That is true, but on the other hand the DuckDuckGo blocker is the exception
here and they could likely improve this performance if it becomes their focus
(one way would be to use one of the faster open-source alternatives). If you
consider uBlock Origin, Adblock Plus or Ghostery, we see that even blocking
100 requests would not take much time (probably around 1 ms with Ghostery).

> The second is that this API is not used solely by the popular content
> blocking extensions, but by a variety of other extensions. The Chome team's
> performance concerns likely stem from the fact that a user won't be able to
> differentiate the browser slowing down and an errant extension slowing down
> the network requests, and there are examples of extensions that use this API
> to issue additional network requests or do slow things down. If you cherry-
> pick the good citizens of this API to show that performance isn't a problem
> in general, you're not showing that performance can't or shouldn't be the
> reason, just that it isn't the reason for the fast good citizens. What this
> data could be used to argue is that imposing strict deadlines on the
> execution time of these extensions would allow the content blockers that the
> community cares about to continue to function as they do today while also
> placing a performance cap on bad extensions.

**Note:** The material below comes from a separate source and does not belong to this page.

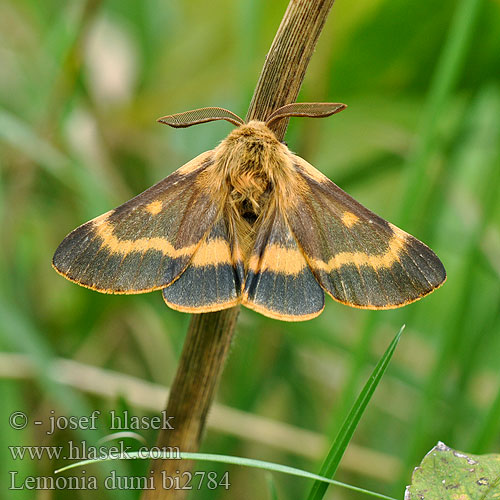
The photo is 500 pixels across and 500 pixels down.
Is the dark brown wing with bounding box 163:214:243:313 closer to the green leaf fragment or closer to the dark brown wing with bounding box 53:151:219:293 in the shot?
the dark brown wing with bounding box 53:151:219:293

There are indeed examples of extensions doing bad things: collecting private
data, etc. But we are talking about diminishing the potential privacy
protection of _all_ users to prevent some abuse. On the other hand, the
manifest v3 will not prevent extensions from being slow, or doing bad things.
Extensions will still be able to use content-scripts, inject arbitrary content
in pages or send any private data home. WebRequest listeners will also still
be accessible (only not in blocking mode) which can allow any data collection.

So yes, I think these changes could in theory prevent some cases of abuse, but
I strongly believe that they will overall weaken the privacy protection of
users and that this is not an acceptable trade-offs.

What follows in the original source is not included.